A group of Satanists from New York want to put a 7-foot statue of Satan at the Oklahoma state Capitol. Is someone going to burn in you-know-where for this?
The Associated Press reports that the New York-based Satanic Temple on Monday submitted an official application for its plans to the folks who oversee the Capitol grounds in Oklahoma City.
The statue depicts Baphomet – yeah, we had to look it up, too – a goat-headed creature with horns, wings and a long beard often used to depict the devil in occult circles.
The drawing shows Baphomet sitting on a throne decorated with pentagrams with two smiling kids next to him.
"The monument has been designed to reflect the views of Satanists in Oklahoma City and beyond," temple spokesman Lucien Greaves said in a statement. "The statue will also have a functional purpose as a chair where people of all ages may sit on the lap of Satan for inspiration and contemplation."
Because nothing fosters contemplation like sitting in the lap of evil.

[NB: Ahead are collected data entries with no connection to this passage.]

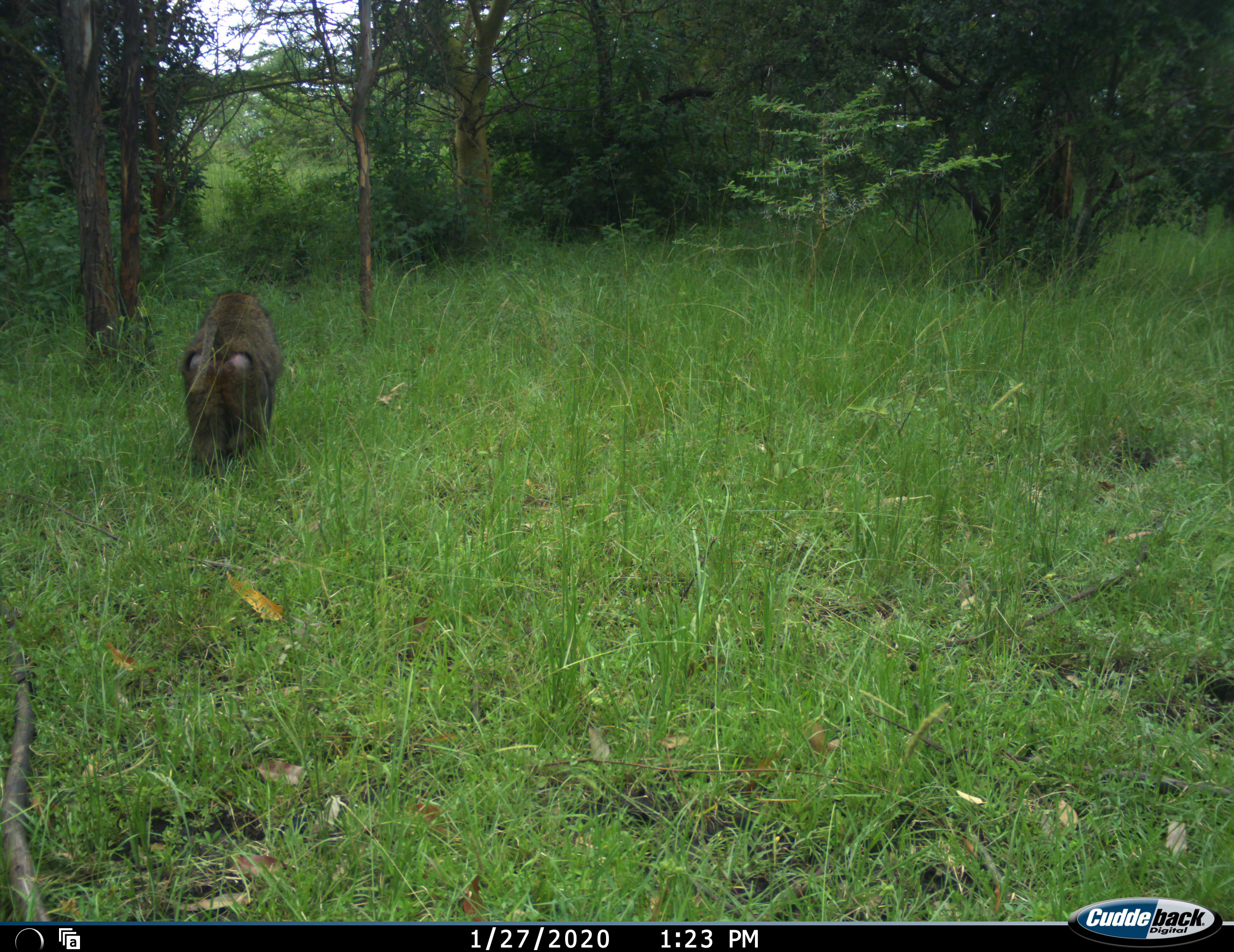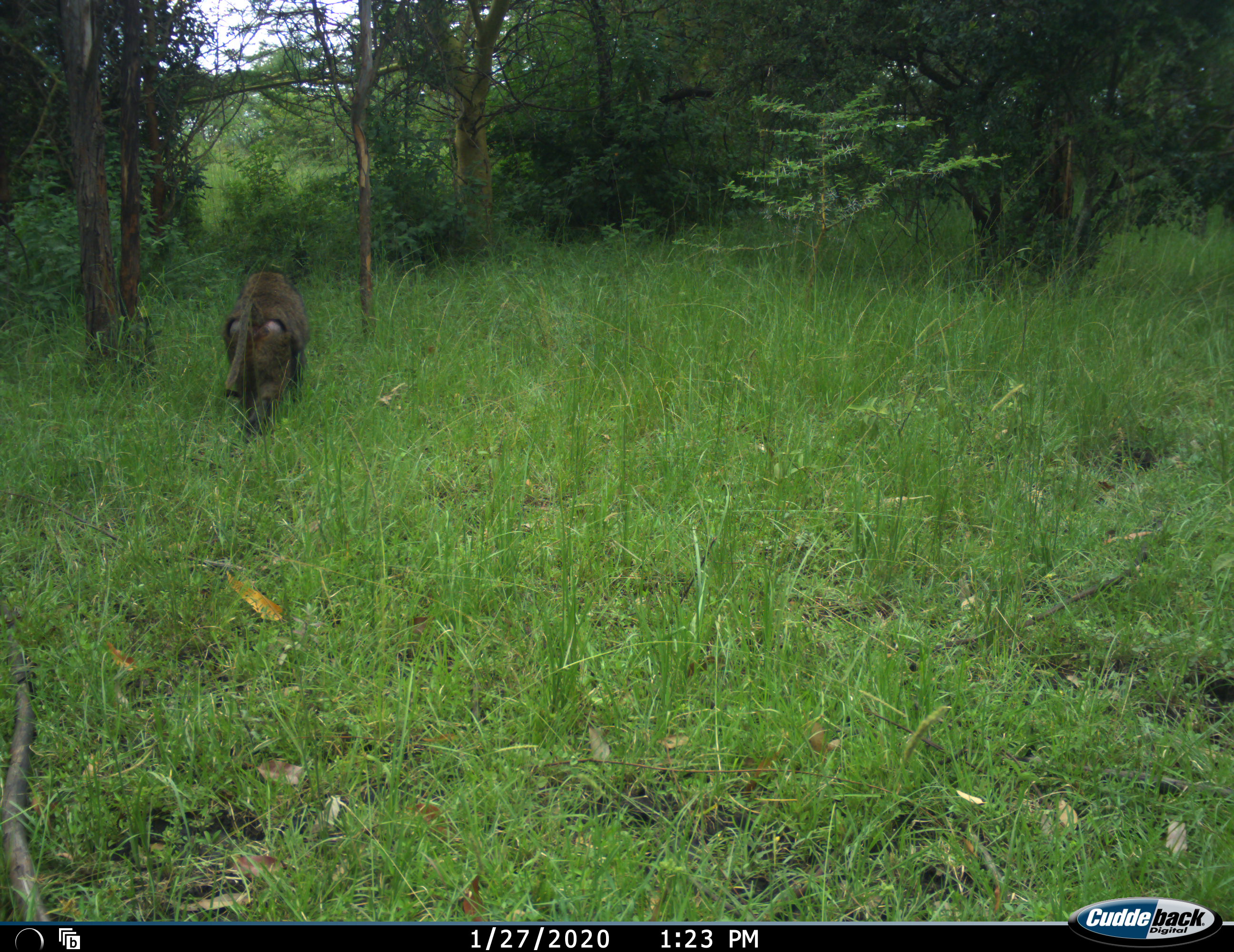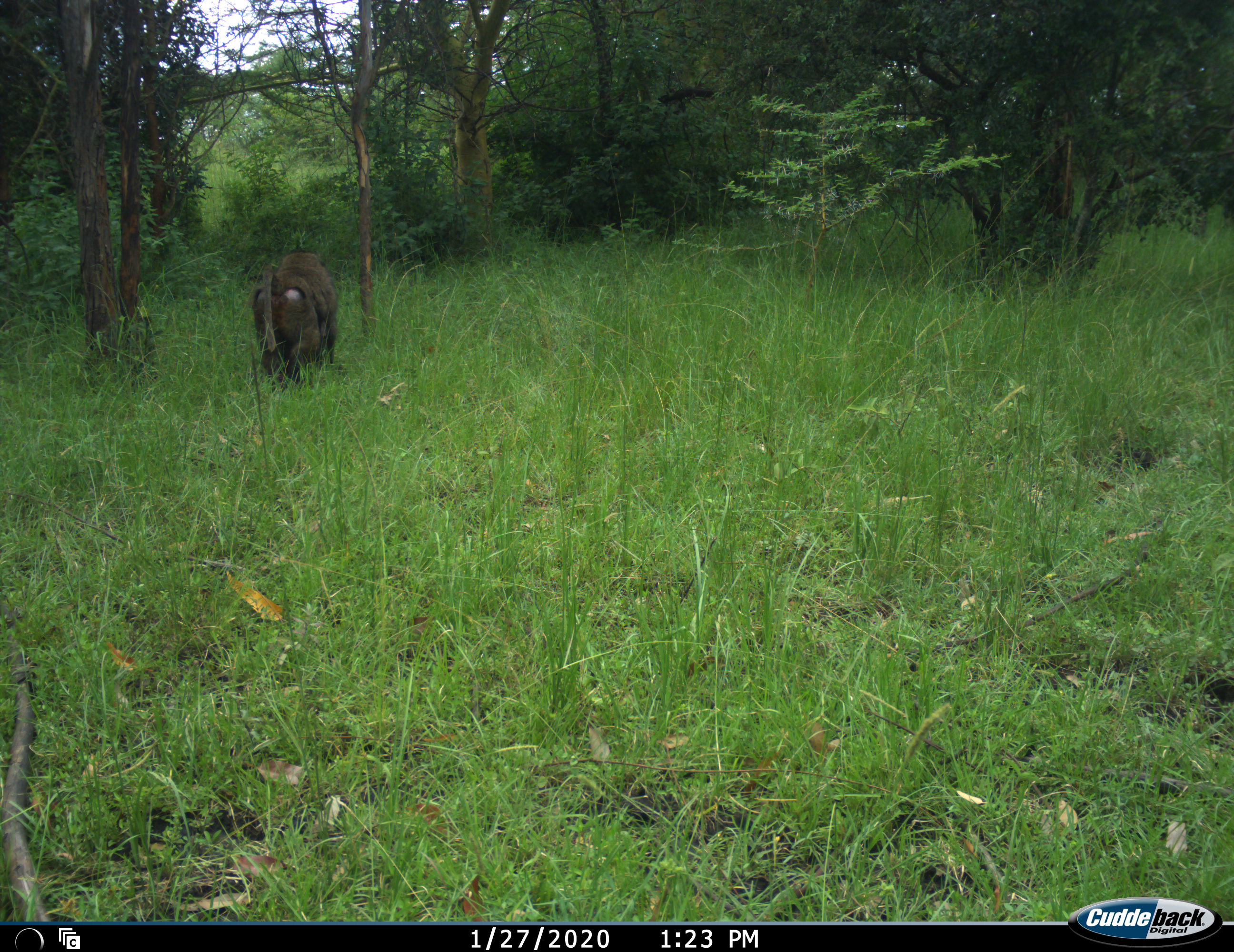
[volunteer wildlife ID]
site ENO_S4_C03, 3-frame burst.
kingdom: Animalia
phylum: Chordata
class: Mammalia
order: Primates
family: Cercopithecidae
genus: Papio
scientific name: Papio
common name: baboon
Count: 1.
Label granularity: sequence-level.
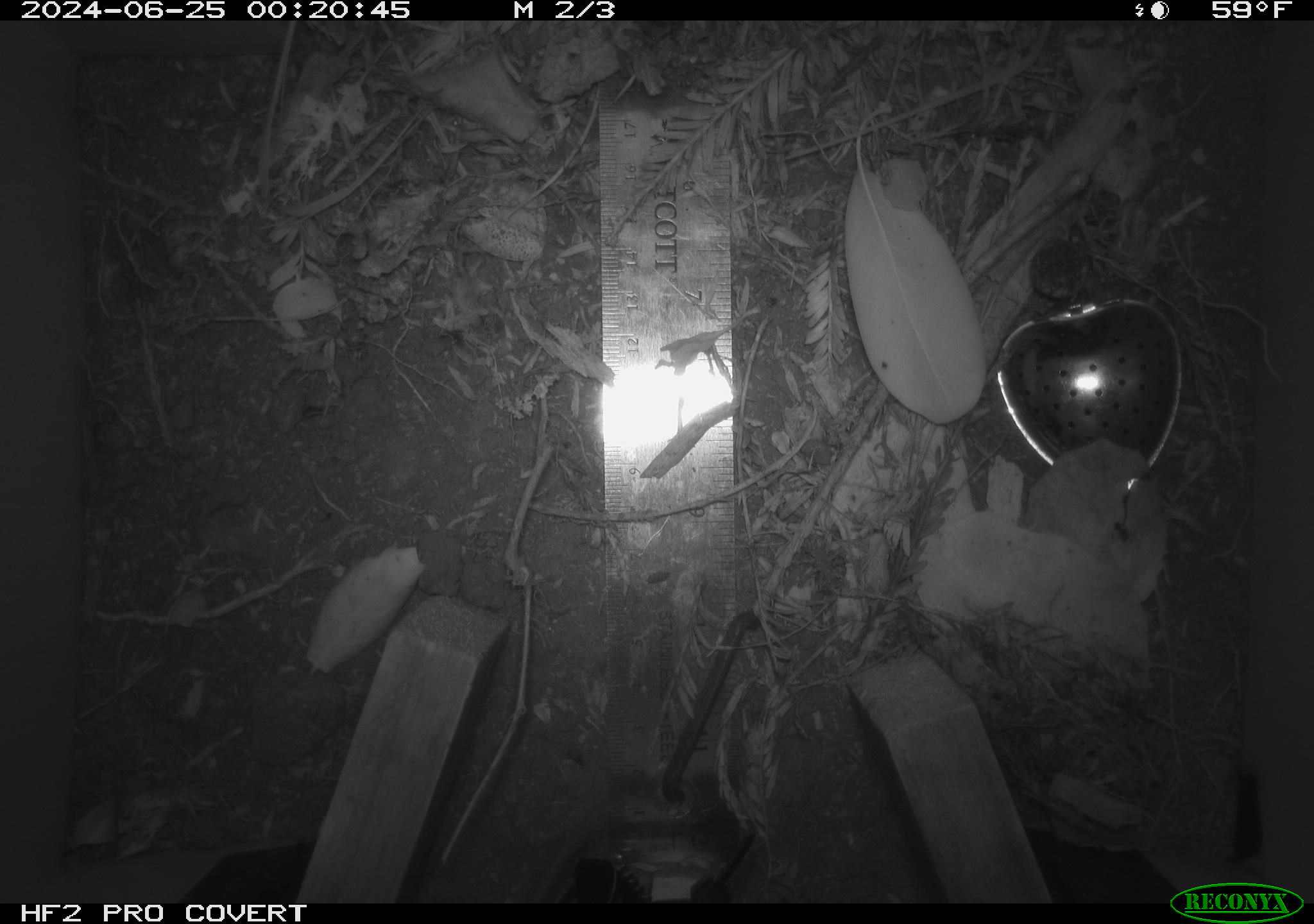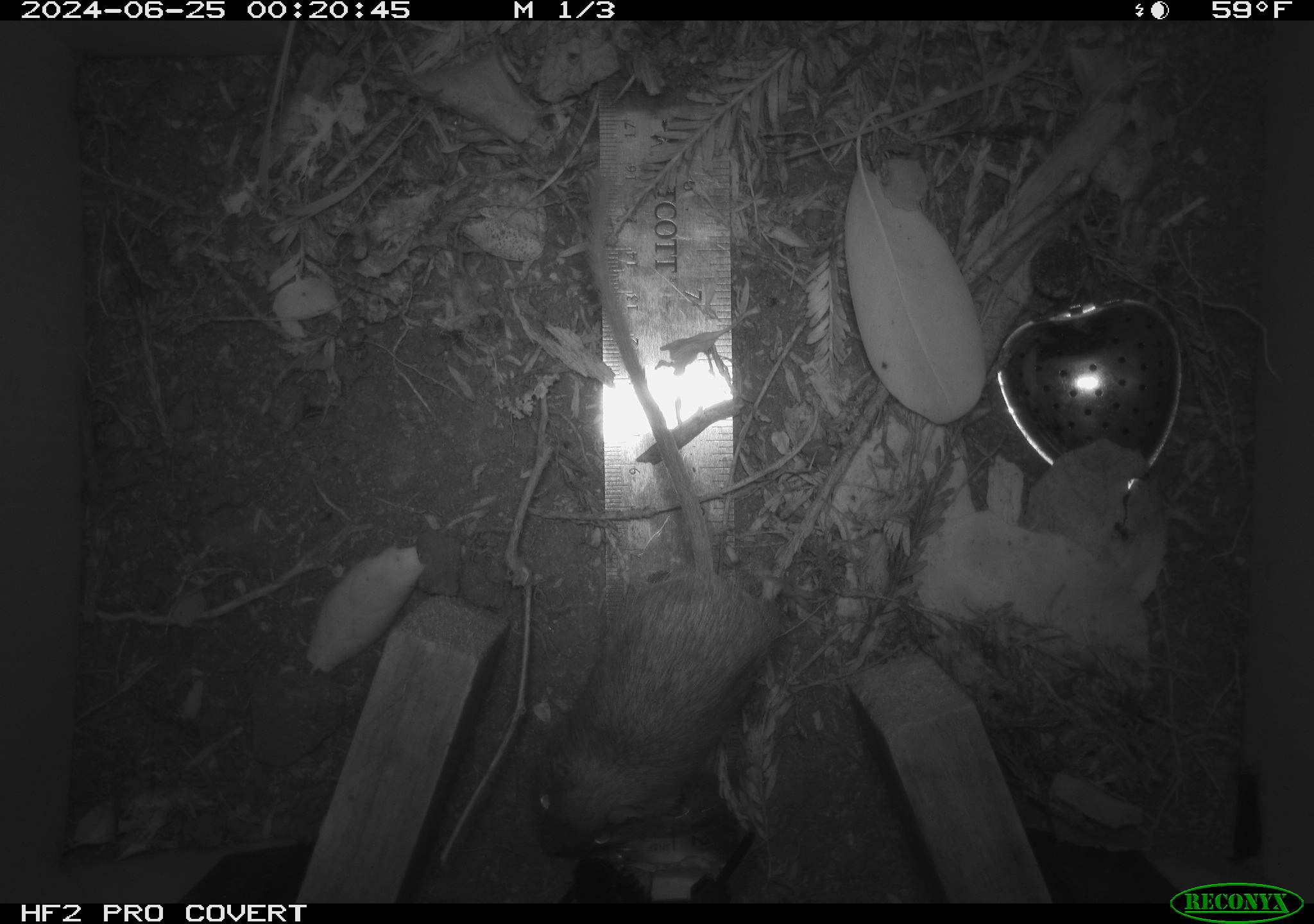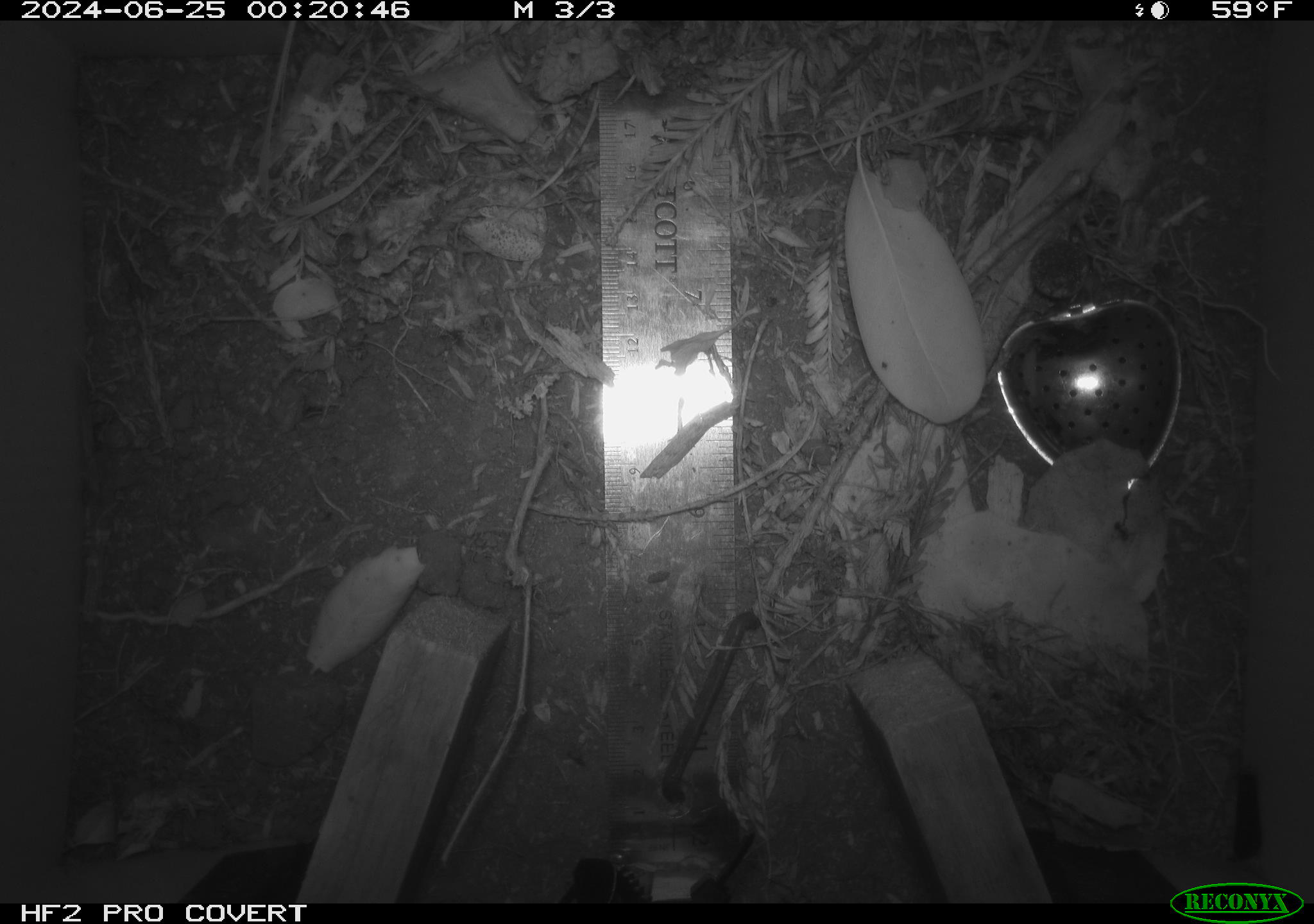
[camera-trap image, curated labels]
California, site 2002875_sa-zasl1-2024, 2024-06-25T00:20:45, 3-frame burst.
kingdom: Animalia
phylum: Chordata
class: Mammalia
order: Rodentia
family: Heteromyidae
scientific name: Perognathinae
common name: pocket mice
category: perognathinae subfamily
Perognathinae subfamily (pocket mice) (Perognathinae).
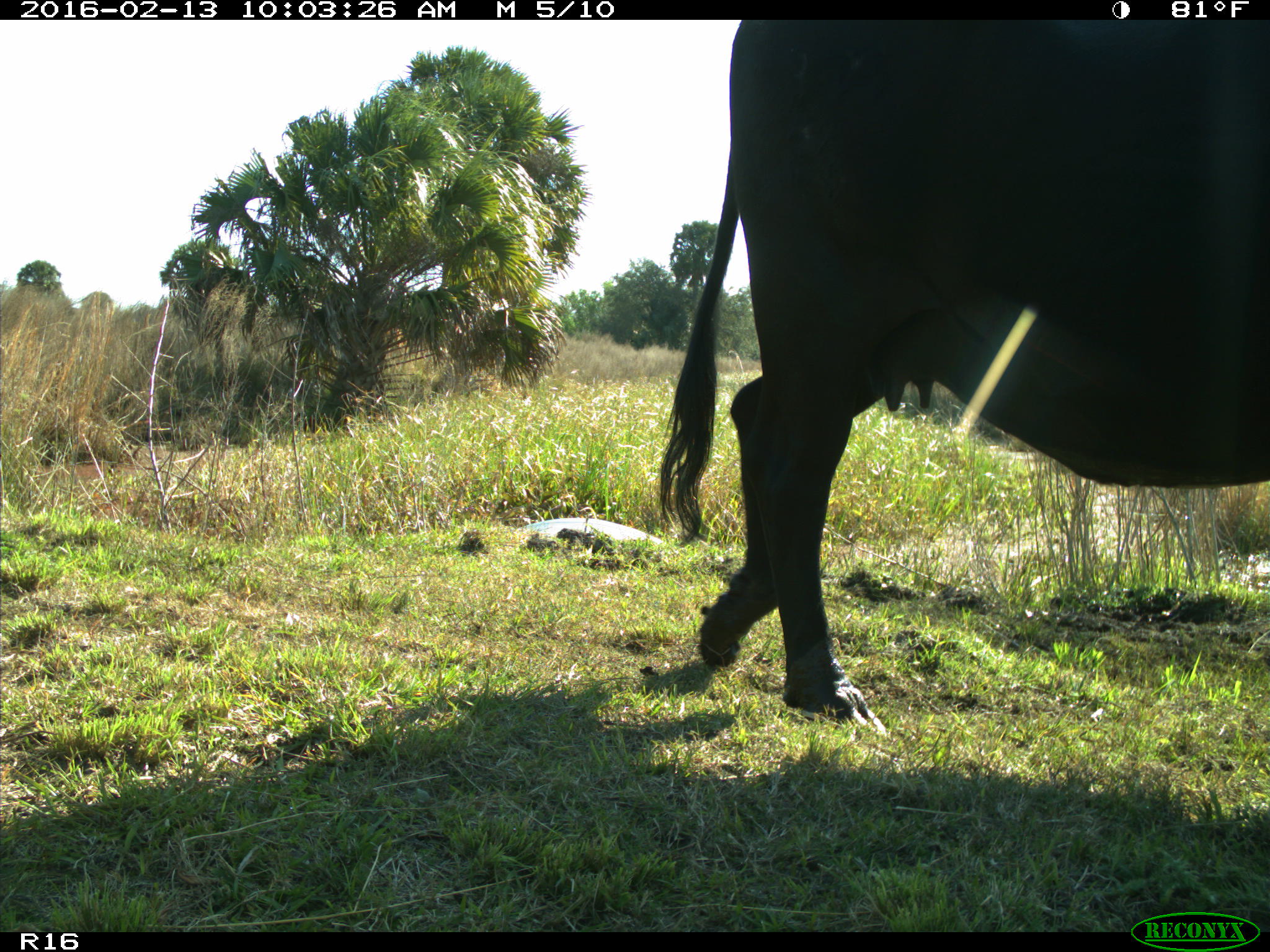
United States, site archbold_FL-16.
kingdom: Animalia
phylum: Chordata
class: Mammalia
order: Artiodactyla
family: Bovidae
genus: Bos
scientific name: Bos taurus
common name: domestic cow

The temple folks have reportedly raised more than $9,000 from online crowd-funding donations since last month to build the statue. It needs about $20,000 for the project.
This all sounded like a “Saturday Night Live” skit to us, until we found an interview that Greaves gave toVice magazine
that explains the temple’s mission.
Heck, they’re not even real devil worshipers.
“The Satanic Temple was actually conceived of independent from me by a friend and one of his colleagues,” he said. “They envisioned it more as a ‘poison pill’ in the Church/State debate.
“The idea was that Satanists, asserting their rights and privileges where religious agendas have been successful in imposing themselves upon public affairs, could serve as a poignant reminder that such privileges are for everybody, and can be used to serve an agenda beyond the current narrow understanding of what ‘the’ religious agenda is ...
“While the original thinking was that the Satanic Temple needed to hold to some belief in a supernatural entity known as ‘Satan,’ none of us truly believed that.
“We’ve moved well beyond being a simple political ploy and into being a very sincere movement that seeks to separate religion from superstition and to contribute positively to our cultural dialogue.”
Which explains why they’re bedeviling the Bible Belt. The group is trying to make a point.
Oklahoma legislators allowed a Ten Commandments monument to be placed at the capitol building in 2012. The American Civil Liberties Union is suing to get the privately funded monument removed.
Until that issue is settled, the state’s preservation commission has put a moratorium on new requests like the devil thingie and a request for a monument to the Church of the Flying Spaghetti Monster. (How cheesy.)
The devil in Oklahoma? It wouldn’t be the first time a state capitol has housed a controversial figure.
See: John Brown mural in Topeka and Rush Limbaugh bust in Jefferson City.